The total vapor pressure of the mixture (Ptotal) is given as 0.35 atm.
The mole fraction of component A (XA) is 0.25, and its pure liquid vapor pressure (PoA) is 0.30 atm.
The mole fraction of component B (XB) is 0.50, and its pure liquid vapor pressure (PoB) is 0.40 atm.
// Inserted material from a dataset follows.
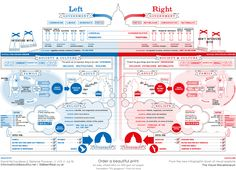 Politics, left, right, left-right political spectrum, Obama, Romney, Democrats, Republicans, political belief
The mole fraction of component C (XC) can be calculated by subtracting the sum of the mole fractions of A and B from 1:
XC = 1 - XA - XB
XC = 1 - 0.25 - 0.50
XC = 0.25
Now, we can use Raoult's law, which states that the vapor pressure of a component in a mixture is directly proportional to its mole fraction:
Ptotal = XA * PoA + XB * PoB + XC * PoC
Substituting the given values and solving for PoC:
0.35 = 0.25 * 0.30 + 0.50 * 0.40 + 0.25 * PoC
Simplifying the equation:
0.35 = 0.075 + 0.20 + 0.25 * PoC
Rearranging the equation:
0.35 - 0.075 - 0.20 = 0.25 * PoC
0.075 = 0.25 * PoC
Solving for PoC:
PoC = 0.075 / 0.25
PoC = 0.30 atm
Therefore, the vapor pressure of pure component C (PoC) at 25oC is 0.30 atm.